On July 1 cash corn at Jewell, Iowa closed at $3.10 per bushel while the price was $3.06 in Truman, Minnesota. Farmers in Berthold, North Dakota were offered $2.65. If we see average weather during corn pollination coupled with adequate moisture, prices could fall even further. We could see corn in the upper $2 range across a wide swath of the Corn Belt.

Back to boom-bust

We point out the current crop price situation — corn is not alone in this — not to depress our farm readers even more than they already are but to raise the issue of the purpose of agricultural policy. Without a means to manage crop production, we are back to the boom-bust cycles that have plagued farmers from time immemorial: a few years of high prices followed by a much longer period of low prices.

We know that some have always felt that the government needs to stay out of agriculture and that a larger group of people opposes public policies that would use market triggers to manage crop production. Many in this latter group have instead supported policies that result in the government shelling out bushels of money when net farm income is well above the cost of production while providing little support when the bottom falls out of the market.
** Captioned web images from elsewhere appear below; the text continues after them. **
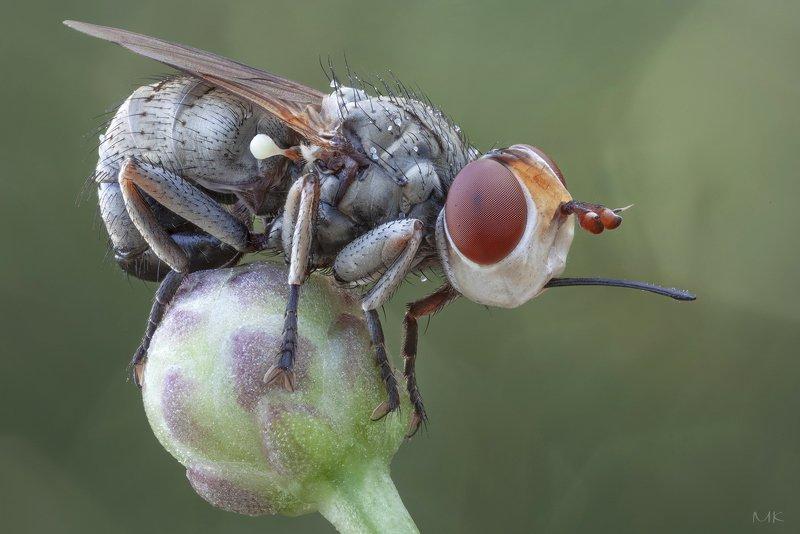 большеголовка, thick-headed fly, conopidae, zodion sp. Крошка большеголовкаphoto preview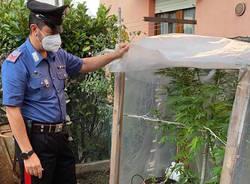 sequestro serra marijuana laveno mombello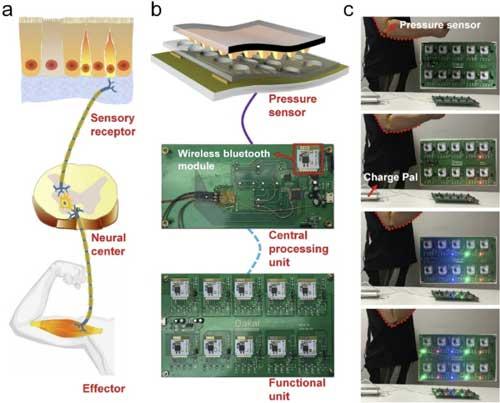 中科院研發超高靈敏度的壓力傳感器 可用于人機交互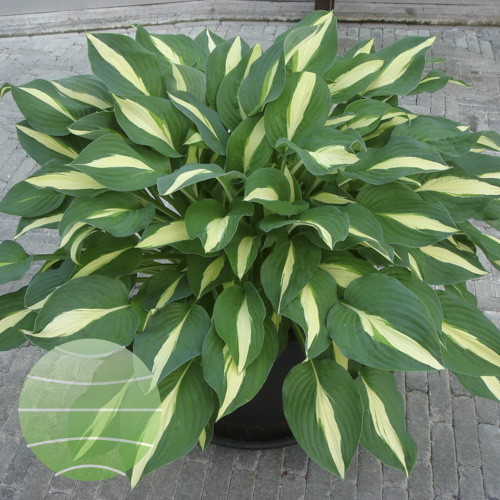 Walter Blom Plants Hosta Risky Business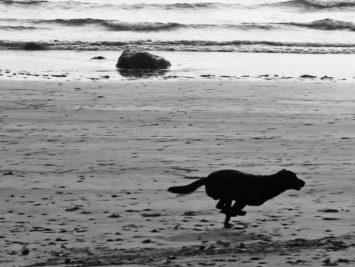 Black-and-white photo of dog running by ocean. Phil Dolby / Creative Commons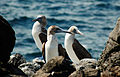 Blue-footed boobies (4201783625).jpg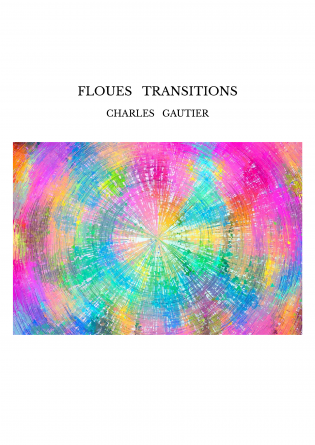 FLOUES TRANSITIONS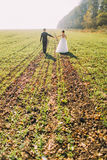 The back view of the newlyweds holding hands and walking in the green field. Stock Images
It is our observation that policies developed by those who oppose price support/supply management programs invariably end up costing significantly more than policies that take into account the nature of crop agriculture. In this matter, we adhere to the old adage, “an ounce of prevention is worth a pound of cure.”

Over the last 20 years, well-tailored policies that modestly reduced production while accumulating a reasonable level of crop reserves would have ended up costing significantly less than the various agricultural policy configurations we have seen, beginning with 1996’s “Freedom to Farm,” while providing farmers with better protection than they are currently experiencing.
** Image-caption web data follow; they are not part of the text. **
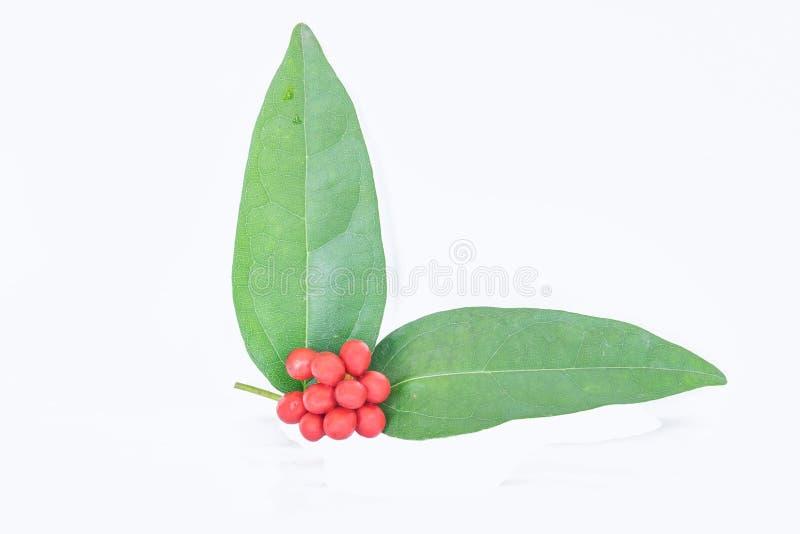 Мягкий фокус triandra, Cocculus, triandrus Colebr, Menispermum, Menispermaceae, лозы, лист, и плодоовощ Tiliacora с белизной стоковые изображения rf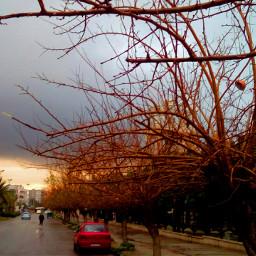 rain rainy trees clouds sun_set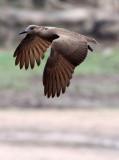 BIRD - HAMMERKOP - DZANGA BAI - DZANGA NDOKI NATIONAL PARK CENTRAL AFRICAN REPUBLIC (2).JPG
When corn prices shot up above $4 a bushel in response to the ethanol boom in the last half of the previous decade, it was tempting to think that agriculture was entering a new era, price/income problems were a thing of the past, and all we had to do was to provide farmers against in-season income declines. Unfortunately, like with all previous “new eras,” it did not take long for the old problems to return. Without the drought of a couple of years ago, the day of reckoning would have come sooner.

This is not to say that a scorching pollination period, very dry weather or an exceptionally early frost could not result in higher prices this fall. Any one of these conditions could have that result. But a look at the history of crop agriculture shows us that the biggest problem is not an in-season price decline, but rather an extended period of time where prices remain well below the cost of production.

We need to establish agricultural policies that will provide support during those extended periods.